### Given exercise
Convert the material below into a Markdown table with the columns Row and Line. Number each row and omit any blank lines.
# START OF Exercise inputs
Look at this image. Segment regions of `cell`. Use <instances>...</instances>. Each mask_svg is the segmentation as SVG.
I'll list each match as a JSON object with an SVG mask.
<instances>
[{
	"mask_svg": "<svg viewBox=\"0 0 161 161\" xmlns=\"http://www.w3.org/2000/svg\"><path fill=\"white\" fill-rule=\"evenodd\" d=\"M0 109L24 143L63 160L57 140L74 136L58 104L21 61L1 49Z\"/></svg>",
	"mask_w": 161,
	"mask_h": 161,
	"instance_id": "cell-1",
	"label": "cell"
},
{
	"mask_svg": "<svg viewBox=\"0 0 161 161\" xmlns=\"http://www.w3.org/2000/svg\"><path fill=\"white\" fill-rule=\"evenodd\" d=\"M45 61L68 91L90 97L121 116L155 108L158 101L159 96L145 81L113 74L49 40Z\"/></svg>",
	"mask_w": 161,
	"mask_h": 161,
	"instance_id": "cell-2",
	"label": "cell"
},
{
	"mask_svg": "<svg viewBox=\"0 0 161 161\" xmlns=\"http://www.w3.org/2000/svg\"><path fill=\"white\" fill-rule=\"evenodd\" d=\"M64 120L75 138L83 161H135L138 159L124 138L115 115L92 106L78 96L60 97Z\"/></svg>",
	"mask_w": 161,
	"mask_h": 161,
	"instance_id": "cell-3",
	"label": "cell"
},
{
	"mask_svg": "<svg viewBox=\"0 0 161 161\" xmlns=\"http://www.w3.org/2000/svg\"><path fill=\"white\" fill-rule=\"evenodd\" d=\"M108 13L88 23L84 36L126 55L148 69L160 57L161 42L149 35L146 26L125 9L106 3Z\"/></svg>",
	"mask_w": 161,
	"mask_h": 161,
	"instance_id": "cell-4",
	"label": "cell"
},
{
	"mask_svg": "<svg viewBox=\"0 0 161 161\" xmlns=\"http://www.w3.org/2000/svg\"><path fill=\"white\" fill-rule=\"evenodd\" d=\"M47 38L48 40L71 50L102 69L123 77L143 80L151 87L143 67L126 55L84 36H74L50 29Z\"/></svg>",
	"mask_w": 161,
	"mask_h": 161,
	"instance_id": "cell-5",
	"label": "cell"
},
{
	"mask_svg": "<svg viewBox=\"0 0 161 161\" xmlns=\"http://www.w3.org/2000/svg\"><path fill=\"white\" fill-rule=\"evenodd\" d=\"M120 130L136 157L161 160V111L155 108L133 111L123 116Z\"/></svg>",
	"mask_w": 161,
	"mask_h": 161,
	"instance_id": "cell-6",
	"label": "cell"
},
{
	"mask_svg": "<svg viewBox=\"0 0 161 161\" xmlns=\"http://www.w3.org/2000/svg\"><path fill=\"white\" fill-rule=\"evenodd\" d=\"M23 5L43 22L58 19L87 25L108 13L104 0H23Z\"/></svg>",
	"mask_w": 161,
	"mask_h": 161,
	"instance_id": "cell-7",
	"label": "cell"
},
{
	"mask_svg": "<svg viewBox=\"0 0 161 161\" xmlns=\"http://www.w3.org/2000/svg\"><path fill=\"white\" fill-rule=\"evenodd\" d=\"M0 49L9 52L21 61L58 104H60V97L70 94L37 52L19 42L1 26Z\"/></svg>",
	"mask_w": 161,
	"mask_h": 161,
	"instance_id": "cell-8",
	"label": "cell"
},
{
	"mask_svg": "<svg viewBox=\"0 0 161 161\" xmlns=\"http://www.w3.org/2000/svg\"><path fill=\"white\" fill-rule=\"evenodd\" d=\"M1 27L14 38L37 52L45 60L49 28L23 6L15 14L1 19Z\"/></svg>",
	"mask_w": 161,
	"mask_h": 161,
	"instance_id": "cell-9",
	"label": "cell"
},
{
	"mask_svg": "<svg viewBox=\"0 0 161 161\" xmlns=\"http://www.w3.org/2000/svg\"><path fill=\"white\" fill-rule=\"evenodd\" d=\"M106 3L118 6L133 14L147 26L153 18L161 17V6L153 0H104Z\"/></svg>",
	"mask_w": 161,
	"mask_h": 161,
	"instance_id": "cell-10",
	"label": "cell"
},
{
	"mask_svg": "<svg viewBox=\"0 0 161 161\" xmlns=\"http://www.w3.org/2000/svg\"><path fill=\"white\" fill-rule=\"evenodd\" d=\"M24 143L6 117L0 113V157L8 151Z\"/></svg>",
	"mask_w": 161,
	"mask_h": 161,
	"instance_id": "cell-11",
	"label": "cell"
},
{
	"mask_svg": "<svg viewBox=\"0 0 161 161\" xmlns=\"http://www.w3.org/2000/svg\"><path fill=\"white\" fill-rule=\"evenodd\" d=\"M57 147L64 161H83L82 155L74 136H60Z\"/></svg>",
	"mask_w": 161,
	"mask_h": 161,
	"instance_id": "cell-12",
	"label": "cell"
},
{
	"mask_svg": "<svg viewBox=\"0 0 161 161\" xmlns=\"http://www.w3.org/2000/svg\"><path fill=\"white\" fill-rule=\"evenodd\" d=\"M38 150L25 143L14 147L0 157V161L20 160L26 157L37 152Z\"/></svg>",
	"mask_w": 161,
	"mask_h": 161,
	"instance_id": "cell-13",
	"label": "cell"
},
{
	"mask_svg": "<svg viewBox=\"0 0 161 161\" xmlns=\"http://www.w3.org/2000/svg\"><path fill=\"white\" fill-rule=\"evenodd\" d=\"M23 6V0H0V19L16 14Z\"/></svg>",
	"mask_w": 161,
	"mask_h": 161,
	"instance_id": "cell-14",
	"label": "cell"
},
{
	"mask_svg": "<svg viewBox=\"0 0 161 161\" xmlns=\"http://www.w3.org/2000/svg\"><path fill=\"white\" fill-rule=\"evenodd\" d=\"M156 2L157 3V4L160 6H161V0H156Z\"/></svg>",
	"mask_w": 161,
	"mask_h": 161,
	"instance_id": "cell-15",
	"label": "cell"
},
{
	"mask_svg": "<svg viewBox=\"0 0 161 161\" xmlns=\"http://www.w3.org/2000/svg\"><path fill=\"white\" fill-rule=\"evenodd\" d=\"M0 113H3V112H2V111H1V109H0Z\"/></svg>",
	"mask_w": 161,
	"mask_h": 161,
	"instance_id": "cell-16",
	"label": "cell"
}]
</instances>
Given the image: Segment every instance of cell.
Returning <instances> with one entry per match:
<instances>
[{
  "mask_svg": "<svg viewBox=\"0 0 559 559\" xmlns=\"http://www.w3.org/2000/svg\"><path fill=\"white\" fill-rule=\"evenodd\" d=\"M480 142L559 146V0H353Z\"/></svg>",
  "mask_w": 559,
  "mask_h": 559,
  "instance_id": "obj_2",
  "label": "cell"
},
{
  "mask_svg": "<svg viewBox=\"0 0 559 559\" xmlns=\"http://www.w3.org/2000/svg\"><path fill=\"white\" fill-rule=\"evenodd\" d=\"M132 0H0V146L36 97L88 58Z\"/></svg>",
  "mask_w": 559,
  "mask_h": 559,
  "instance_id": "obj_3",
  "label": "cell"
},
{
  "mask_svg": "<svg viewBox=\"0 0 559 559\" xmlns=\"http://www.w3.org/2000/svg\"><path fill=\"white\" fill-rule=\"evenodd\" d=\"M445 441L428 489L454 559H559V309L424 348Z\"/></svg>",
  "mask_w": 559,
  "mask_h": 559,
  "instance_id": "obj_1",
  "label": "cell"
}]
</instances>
# END OF Exercise inputs
### Exercise result
| Row | Line |
|---|---|
| 1 | Look at this image. Segment regions of `cell`. Use <instances>...</instances>. Each mask_svg is the segmentation as SVG. |
| 2 | I'll list each match as a JSON object with an SVG mask. |
| 3 | <instances> |
| 4 | [{ |
| 5 | 	"mask_svg": "<svg viewBox=\"0 0 161 161\" xmlns=\"http://www.w3.org/2000/svg\"><path fill=\"white\" fill-rule=\"evenodd\" d=\"M0 109L24 143L63 160L57 140L74 136L58 104L21 61L1 49Z\"/></svg>", |
| 6 | 	"mask_w": 161, |
| 7 | 	"mask_h": 161, |
| 8 | 	"instance_id": "cell-1", |
| 9 | 	"label": "cell" |
| 10 | }, |
| 11 | { |
| 12 | 	"mask_svg": "<svg viewBox=\"0 0 161 161\" xmlns=\"http://www.w3.org/2000/svg\"><path fill=\"white\" fill-rule=\"evenodd\" d=\"M45 61L68 91L90 97L121 116L155 108L158 101L159 96L145 81L113 74L49 40Z\"/></svg>", |
| 13 | 	"mask_w": 161, |
| 14 | 	"mask_h": 161, |
| 15 | 	"instance_id": "cell-2", |
| 16 | 	"label": "cell" |
| 17 | }, |
| 18 | { |
| 19 | 	"mask_svg": "<svg viewBox=\"0 0 161 161\" xmlns=\"http://www.w3.org/2000/svg\"><path fill=\"white\" fill-rule=\"evenodd\" d=\"M64 120L75 138L83 161H135L138 159L124 138L115 115L92 106L78 96L60 97Z\"/></svg>", |
| 20 | 	"mask_w": 161, |
| 21 | 	"mask_h": 161, |
| 22 | 	"instance_id": "cell-3", |
| 23 | 	"label": "cell" |
| 24 | }, |
| 25 | { |
| 26 | 	"mask_svg": "<svg viewBox=\"0 0 161 161\" xmlns=\"http://www.w3.org/2000/svg\"><path fill=\"white\" fill-rule=\"evenodd\" d=\"M108 13L88 23L84 36L126 55L148 69L160 57L161 42L149 35L146 26L125 9L106 3Z\"/></svg>", |
| 27 | 	"mask_w": 161, |
| 28 | 	"mask_h": 161, |
| 29 | 	"instance_id": "cell-4", |
| 30 | 	"label": "cell" |
| 31 | }, |
| 32 | { |
| 33 | 	"mask_svg": "<svg viewBox=\"0 0 161 161\" xmlns=\"http://www.w3.org/2000/svg\"><path fill=\"white\" fill-rule=\"evenodd\" d=\"M47 38L48 40L71 50L102 69L123 77L143 80L151 87L143 67L126 55L84 36H74L50 29Z\"/></svg>", |
| 34 | 	"mask_w": 161, |
| 35 | 	"mask_h": 161, |
| 36 | 	"instance_id": "cell-5", |
| 37 | 	"label": "cell" |
| 38 | }, |
| 39 | { |
| 40 | 	"mask_svg": "<svg viewBox=\"0 0 161 161\" xmlns=\"http://www.w3.org/2000/svg\"><path fill=\"white\" fill-rule=\"evenodd\" d=\"M120 130L136 157L161 160V111L155 108L133 111L123 116Z\"/></svg>", |
| 41 | 	"mask_w": 161, |
| 42 | 	"mask_h": 161, |
| 43 | 	"instance_id": "cell-6", |
| 44 | 	"label": "cell" |
| 45 | }, |
| 46 | { |
| 47 | 	"mask_svg": "<svg viewBox=\"0 0 161 161\" xmlns=\"http://www.w3.org/2000/svg\"><path fill=\"white\" fill-rule=\"evenodd\" d=\"M23 5L43 22L58 19L87 25L108 13L104 0H23Z\"/></svg>", |
| 48 | 	"mask_w": 161, |
| 49 | 	"mask_h": 161, |
| 50 | 	"instance_id": "cell-7", |
| 51 | 	"label": "cell" |
| 52 | }, |
| 53 | { |
| 54 | 	"mask_svg": "<svg viewBox=\"0 0 161 161\" xmlns=\"http://www.w3.org/2000/svg\"><path fill=\"white\" fill-rule=\"evenodd\" d=\"M0 49L9 52L21 61L58 104H60V97L70 94L37 52L19 42L1 26Z\"/></svg>", |
| 55 | 	"mask_w": 161, |
| 56 | 	"mask_h": 161, |
| 57 | 	"instance_id": "cell-8", |
| 58 | 	"label": "cell" |
| 59 | }, |
| 60 | { |
| 61 | 	"mask_svg": "<svg viewBox=\"0 0 161 161\" xmlns=\"http://www.w3.org/2000/svg\"><path fill=\"white\" fill-rule=\"evenodd\" d=\"M1 27L14 38L37 52L45 60L49 28L23 6L15 14L1 19Z\"/></svg>", |
| 62 | 	"mask_w": 161, |
| 63 | 	"mask_h": 161, |
| 64 | 	"instance_id": "cell-9", |
| 65 | 	"label": "cell" |
| 66 | }, |
| 67 | { |
| 68 | 	"mask_svg": "<svg viewBox=\"0 0 161 161\" xmlns=\"http://www.w3.org/2000/svg\"><path fill=\"white\" fill-rule=\"evenodd\" d=\"M106 3L118 6L133 14L147 26L153 18L161 17V6L153 0H104Z\"/></svg>", |
| 69 | 	"mask_w": 161, |
| 70 | 	"mask_h": 161, |
| 71 | 	"instance_id": "cell-10", |
| 72 | 	"label": "cell" |
| 73 | }, |
| 74 | { |
| 75 | 	"mask_svg": "<svg viewBox=\"0 0 161 161\" xmlns=\"http://www.w3.org/2000/svg\"><path fill=\"white\" fill-rule=\"evenodd\" d=\"M24 143L6 117L0 113V157L8 151Z\"/></svg>", |
| 76 | 	"mask_w": 161, |
| 77 | 	"mask_h": 161, |
| 78 | 	"instance_id": "cell-11", |
| 79 | 	"label": "cell" |
| 80 | }, |
| 81 | { |
| 82 | 	"mask_svg": "<svg viewBox=\"0 0 161 161\" xmlns=\"http://www.w3.org/2000/svg\"><path fill=\"white\" fill-rule=\"evenodd\" d=\"M57 147L64 161H83L82 155L74 136H60Z\"/></svg>", |
| 83 | 	"mask_w": 161, |
| 84 | 	"mask_h": 161, |
| 85 | 	"instance_id": "cell-12", |
| 86 | 	"label": "cell" |
| 87 | }, |
| 88 | { |
| 89 | 	"mask_svg": "<svg viewBox=\"0 0 161 161\" xmlns=\"http://www.w3.org/2000/svg\"><path fill=\"white\" fill-rule=\"evenodd\" d=\"M38 150L25 143L14 147L0 157V161L20 160L26 157L37 152Z\"/></svg>", |
| 90 | 	"mask_w": 161, |
| 91 | 	"mask_h": 161, |
| 92 | 	"instance_id": "cell-13", |
| 93 | 	"label": "cell" |
| 94 | }, |
| 95 | { |
| 96 | 	"mask_svg": "<svg viewBox=\"0 0 161 161\" xmlns=\"http://www.w3.org/2000/svg\"><path fill=\"white\" fill-rule=\"evenodd\" d=\"M23 6V0H0V19L16 14Z\"/></svg>", |
| 97 | 	"mask_w": 161, |
| 98 | 	"mask_h": 161, |
| 99 | 	"instance_id": "cell-14", |
| 100 | 	"label": "cell" |
| 101 | }, |
| 102 | { |
| 103 | 	"mask_svg": "<svg viewBox=\"0 0 161 161\" xmlns=\"http://www.w3.org/2000/svg\"><path fill=\"white\" fill-rule=\"evenodd\" d=\"M156 2L157 3V4L160 6H161V0H156Z\"/></svg>", |
| 104 | 	"mask_w": 161, |
| 105 | 	"mask_h": 161, |
| 106 | 	"instance_id": "cell-15", |
| 107 | 	"label": "cell" |
| 108 | }, |
| 109 | { |
| 110 | 	"mask_svg": "<svg viewBox=\"0 0 161 161\" xmlns=\"http://www.w3.org/2000/svg\"><path fill=\"white\" fill-rule=\"evenodd\" d=\"M0 113H3V112H2V111H1V109H0Z\"/></svg>", |
| 111 | 	"mask_w": 161, |
| 112 | 	"mask_h": 161, |
| 113 | 	"instance_id": "cell-16", |
| 114 | 	"label": "cell" |
| 115 | }] |
| 116 | </instances> |
| 117 | Given the image: Segment every instance of cell. |
| 118 | Returning <instances> with one entry per match: |
| 119 | <instances> |
| 120 | [{ |
| 121 |   "mask_svg": "<svg viewBox=\"0 0 559 559\" xmlns=\"http://www.w3.org/2000/svg\"><path fill=\"white\" fill-rule=\"evenodd\" d=\"M480 142L559 146V0H353Z\"/></svg>", |
| 122 |   "mask_w": 559, |
| 123 |   "mask_h": 559, |
| 124 |   "instance_id": "obj_2", |
| 125 |   "label": "cell" |
| 126 | }, |
| 127 | { |
| 128 |   "mask_svg": "<svg viewBox=\"0 0 559 559\" xmlns=\"http://www.w3.org/2000/svg\"><path fill=\"white\" fill-rule=\"evenodd\" d=\"M132 0H0V146L36 97L88 58Z\"/></svg>", |
| 129 |   "mask_w": 559, |
| 130 |   "mask_h": 559, |
| 131 |   "instance_id": "obj_3", |
| 132 |   "label": "cell" |
| 133 | }, |
| 134 | { |
| 135 |   "mask_svg": "<svg viewBox=\"0 0 559 559\" xmlns=\"http://www.w3.org/2000/svg\"><path fill=\"white\" fill-rule=\"evenodd\" d=\"M445 441L428 489L454 559H559V309L424 348Z\"/></svg>", |
| 136 |   "mask_w": 559, |
| 137 |   "mask_h": 559, |
| 138 |   "instance_id": "obj_1", |
| 139 |   "label": "cell" |
| 140 | }] |
| 141 | </instances> |